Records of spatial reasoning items

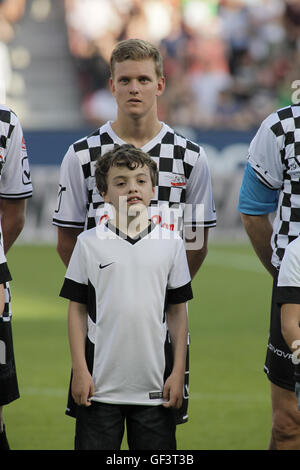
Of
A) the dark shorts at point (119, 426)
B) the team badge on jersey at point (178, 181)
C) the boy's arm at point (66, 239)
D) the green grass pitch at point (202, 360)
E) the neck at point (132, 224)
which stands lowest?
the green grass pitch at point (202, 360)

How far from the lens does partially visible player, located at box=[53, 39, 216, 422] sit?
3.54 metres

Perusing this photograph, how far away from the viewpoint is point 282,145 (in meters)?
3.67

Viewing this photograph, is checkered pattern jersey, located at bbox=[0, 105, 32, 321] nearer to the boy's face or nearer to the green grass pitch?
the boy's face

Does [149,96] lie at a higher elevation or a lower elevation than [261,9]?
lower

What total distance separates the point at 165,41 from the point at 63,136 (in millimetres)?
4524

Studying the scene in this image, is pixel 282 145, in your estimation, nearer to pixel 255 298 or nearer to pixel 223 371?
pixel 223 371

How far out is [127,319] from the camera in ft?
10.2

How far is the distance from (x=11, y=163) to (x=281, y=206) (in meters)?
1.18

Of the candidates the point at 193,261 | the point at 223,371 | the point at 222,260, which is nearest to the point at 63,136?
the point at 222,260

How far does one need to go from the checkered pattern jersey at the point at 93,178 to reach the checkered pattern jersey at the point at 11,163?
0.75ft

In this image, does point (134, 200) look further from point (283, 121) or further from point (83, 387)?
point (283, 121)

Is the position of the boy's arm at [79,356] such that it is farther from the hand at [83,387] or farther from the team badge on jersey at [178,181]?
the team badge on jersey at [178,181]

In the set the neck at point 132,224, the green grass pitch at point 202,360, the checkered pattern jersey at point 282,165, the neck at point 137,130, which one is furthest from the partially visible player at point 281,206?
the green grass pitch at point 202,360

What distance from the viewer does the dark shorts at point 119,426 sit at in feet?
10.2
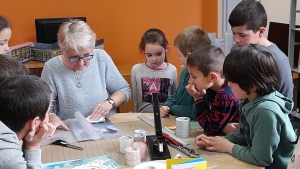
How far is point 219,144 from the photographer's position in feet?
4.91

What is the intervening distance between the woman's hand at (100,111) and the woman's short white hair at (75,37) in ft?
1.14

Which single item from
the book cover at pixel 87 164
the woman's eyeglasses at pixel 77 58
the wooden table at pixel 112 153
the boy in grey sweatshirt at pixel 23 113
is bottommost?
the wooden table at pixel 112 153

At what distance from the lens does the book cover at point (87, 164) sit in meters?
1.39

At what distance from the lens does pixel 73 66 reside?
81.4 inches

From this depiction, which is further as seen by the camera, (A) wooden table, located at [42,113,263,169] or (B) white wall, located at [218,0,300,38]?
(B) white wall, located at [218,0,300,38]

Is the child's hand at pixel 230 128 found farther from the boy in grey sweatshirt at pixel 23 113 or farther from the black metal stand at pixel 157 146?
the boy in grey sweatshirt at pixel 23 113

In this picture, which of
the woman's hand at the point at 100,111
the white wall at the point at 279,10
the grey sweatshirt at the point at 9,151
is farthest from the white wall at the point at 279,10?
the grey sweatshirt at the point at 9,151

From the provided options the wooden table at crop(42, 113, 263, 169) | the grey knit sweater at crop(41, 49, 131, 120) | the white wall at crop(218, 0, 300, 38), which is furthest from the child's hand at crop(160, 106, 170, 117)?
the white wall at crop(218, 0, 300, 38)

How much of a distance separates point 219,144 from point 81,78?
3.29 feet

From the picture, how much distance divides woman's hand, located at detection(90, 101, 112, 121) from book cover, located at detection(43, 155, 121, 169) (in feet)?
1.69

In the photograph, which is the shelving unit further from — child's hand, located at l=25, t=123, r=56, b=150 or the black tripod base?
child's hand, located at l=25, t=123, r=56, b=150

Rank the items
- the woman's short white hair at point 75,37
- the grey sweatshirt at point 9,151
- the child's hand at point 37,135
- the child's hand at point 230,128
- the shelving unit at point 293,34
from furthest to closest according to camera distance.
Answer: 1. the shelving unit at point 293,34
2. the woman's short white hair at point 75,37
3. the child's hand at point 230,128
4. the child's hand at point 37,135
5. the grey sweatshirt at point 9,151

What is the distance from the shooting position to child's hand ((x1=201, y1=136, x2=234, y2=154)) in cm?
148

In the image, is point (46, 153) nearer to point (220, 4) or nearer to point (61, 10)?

CHALLENGE =>
Format the items above, starting at the line that contains "What distance from the viewer" and ending after the line that contains "81.4 inches", as a JSON list of strings with one string per line and no blank lines. Leave out the pictures.

FULL SOLUTION =>
[
  "What distance from the viewer does the dark shorts at point 119,426 sit at in feet?",
  "10.2",
  "How far is point 219,144 from the photographer's position in feet?",
  "4.91",
  "What is the intervening distance between the woman's hand at (100,111) and the woman's short white hair at (75,37) in ft?",
  "1.14",
  "Which single item from",
  "the book cover at pixel 87 164",
  "the woman's eyeglasses at pixel 77 58",
  "the wooden table at pixel 112 153",
  "the boy in grey sweatshirt at pixel 23 113",
  "is bottommost?",
  "the wooden table at pixel 112 153",
  "At what distance from the lens does the book cover at point (87, 164) sit in meters?",
  "1.39",
  "At what distance from the lens does pixel 73 66 reside?",
  "81.4 inches"
]